Bridgeland/Memorial station is a CTrain light rail in Calgary, Alberta. It serves the Northeast Line (Route 202). It opened on April 27, 1985, as part of the original Northeast line. The station is located in the median of Memorial Drive Northeast, 1.4 km from the City Hall Interlocking.  A pedestrian overpass connects the station to both sides of Memorial Drive and stairs and escalators, as well as an elevator provide access down to the center-loading platform. 

In 2004 and 2005, the station underwent upgrading and renovations to improve safety and access for visually impaired users wishing to access the nearby CNIB facility, and also in preparation for increased usage as work on The Bridges - a major inner city redevelopment project on the north side of the station - progressed. The station was closed for a couple of weeks in the summer of 2004 due to the construction.

As part of Calgary Transit's plan to operate 4-car trains by the end of 2014, all 3-car platforms were extended.
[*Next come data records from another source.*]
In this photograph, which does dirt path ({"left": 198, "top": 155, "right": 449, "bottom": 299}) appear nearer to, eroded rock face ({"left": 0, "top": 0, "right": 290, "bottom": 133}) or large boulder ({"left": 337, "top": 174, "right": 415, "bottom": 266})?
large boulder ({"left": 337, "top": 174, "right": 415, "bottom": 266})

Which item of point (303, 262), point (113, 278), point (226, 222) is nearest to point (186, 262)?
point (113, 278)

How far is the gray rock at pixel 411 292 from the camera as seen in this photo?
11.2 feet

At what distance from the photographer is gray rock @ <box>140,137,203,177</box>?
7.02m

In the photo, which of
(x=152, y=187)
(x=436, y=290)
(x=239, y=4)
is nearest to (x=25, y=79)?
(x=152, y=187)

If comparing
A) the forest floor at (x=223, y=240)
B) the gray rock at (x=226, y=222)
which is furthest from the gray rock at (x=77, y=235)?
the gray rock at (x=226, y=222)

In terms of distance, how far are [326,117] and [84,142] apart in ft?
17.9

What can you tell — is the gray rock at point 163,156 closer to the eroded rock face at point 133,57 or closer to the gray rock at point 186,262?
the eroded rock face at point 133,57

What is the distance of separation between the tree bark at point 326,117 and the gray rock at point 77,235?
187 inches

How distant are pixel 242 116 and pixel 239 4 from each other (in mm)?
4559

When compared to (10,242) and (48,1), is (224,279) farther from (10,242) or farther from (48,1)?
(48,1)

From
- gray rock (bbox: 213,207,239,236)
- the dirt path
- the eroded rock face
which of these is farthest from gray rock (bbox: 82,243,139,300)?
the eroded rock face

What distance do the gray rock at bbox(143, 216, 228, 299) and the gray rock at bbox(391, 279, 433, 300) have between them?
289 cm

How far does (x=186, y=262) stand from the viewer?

Construction on the extension of the platform at Bridgeland/Memorial started and was finished in 2014.

In 2005, the station registered an average transit of 1,300 boardings per weekday.

In the Media

In 1993, a re-enactment of an incident involving a 4-year-old child becoming entrapped by an escalator was filmed in the station for the TV show "Rescue 911".  Although the incident actually occurred at Rundle LRT station, this station was chosen for having an identical layout and more aesthetically pleasing visuals.